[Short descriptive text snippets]
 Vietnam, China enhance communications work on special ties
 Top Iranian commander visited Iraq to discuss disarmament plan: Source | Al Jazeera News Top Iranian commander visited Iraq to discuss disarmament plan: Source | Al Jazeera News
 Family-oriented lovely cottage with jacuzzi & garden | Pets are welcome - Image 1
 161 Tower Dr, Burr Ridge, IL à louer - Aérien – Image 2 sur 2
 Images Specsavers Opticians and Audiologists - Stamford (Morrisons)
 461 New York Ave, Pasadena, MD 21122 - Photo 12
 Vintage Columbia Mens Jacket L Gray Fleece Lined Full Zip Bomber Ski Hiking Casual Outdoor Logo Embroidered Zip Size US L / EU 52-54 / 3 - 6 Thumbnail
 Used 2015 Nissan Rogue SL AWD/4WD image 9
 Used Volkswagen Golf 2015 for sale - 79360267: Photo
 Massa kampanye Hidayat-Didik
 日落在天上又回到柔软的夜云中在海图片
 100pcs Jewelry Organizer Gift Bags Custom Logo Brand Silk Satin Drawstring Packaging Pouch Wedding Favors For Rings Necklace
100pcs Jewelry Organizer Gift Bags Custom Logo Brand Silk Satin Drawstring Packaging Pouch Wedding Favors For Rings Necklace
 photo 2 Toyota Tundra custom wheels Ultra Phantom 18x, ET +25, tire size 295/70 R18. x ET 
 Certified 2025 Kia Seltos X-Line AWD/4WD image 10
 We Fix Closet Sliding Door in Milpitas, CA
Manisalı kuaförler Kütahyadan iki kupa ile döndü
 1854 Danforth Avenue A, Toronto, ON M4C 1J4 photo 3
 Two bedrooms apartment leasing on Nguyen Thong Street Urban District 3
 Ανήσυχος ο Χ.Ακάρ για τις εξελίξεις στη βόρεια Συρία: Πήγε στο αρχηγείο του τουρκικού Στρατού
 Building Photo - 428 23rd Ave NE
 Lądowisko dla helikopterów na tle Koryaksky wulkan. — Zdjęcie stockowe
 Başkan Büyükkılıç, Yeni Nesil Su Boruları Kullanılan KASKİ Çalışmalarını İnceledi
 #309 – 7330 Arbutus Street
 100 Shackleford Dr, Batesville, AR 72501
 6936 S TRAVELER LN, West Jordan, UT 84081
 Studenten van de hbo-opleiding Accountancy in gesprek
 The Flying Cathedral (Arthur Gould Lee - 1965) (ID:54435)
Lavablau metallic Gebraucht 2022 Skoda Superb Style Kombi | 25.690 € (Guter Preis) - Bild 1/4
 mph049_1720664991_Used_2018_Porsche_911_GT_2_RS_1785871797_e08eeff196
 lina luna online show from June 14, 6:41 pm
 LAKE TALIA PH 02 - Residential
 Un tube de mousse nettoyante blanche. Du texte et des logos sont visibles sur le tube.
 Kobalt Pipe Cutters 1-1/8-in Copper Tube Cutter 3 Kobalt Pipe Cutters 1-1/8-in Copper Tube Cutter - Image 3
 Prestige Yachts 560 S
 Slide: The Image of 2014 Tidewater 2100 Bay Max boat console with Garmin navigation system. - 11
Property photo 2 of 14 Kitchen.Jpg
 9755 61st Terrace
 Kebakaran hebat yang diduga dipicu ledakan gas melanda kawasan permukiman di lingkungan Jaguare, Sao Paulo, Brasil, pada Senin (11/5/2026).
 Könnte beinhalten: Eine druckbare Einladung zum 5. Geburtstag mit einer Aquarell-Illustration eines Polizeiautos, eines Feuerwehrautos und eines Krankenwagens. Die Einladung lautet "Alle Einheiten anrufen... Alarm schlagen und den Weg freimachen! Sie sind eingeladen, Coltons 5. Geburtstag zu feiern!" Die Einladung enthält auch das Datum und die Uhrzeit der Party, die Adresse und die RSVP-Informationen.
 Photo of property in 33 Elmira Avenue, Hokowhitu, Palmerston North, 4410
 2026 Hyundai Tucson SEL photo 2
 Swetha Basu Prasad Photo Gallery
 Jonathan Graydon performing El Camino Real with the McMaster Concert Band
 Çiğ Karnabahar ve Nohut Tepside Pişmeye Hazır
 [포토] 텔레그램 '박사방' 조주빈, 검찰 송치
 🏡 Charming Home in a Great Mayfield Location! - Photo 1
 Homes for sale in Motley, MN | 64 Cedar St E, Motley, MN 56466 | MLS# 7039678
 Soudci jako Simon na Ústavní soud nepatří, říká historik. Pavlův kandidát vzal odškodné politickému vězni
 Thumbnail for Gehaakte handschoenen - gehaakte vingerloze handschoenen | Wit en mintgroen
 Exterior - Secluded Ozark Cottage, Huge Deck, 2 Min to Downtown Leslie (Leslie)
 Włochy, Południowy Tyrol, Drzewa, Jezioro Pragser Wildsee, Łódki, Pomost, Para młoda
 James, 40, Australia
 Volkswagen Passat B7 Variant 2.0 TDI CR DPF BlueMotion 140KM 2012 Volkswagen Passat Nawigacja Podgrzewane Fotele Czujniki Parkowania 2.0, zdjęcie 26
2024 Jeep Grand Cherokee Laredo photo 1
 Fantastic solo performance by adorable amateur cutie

#### Task requirements
From the entries above, give again exactly the lines running from the line with "9755 61st Terrace" to the line with "Kebakaran hebat yang"; include both of those lines.

#### Answer to the exercise
 9755 61st Terrace
 Kebakaran hebat yang diduga dipicu ledakan gas melanda kawasan permukiman di lingkungan Jaguare, Sao Paulo, Brasil, pada Senin (11/5/2026).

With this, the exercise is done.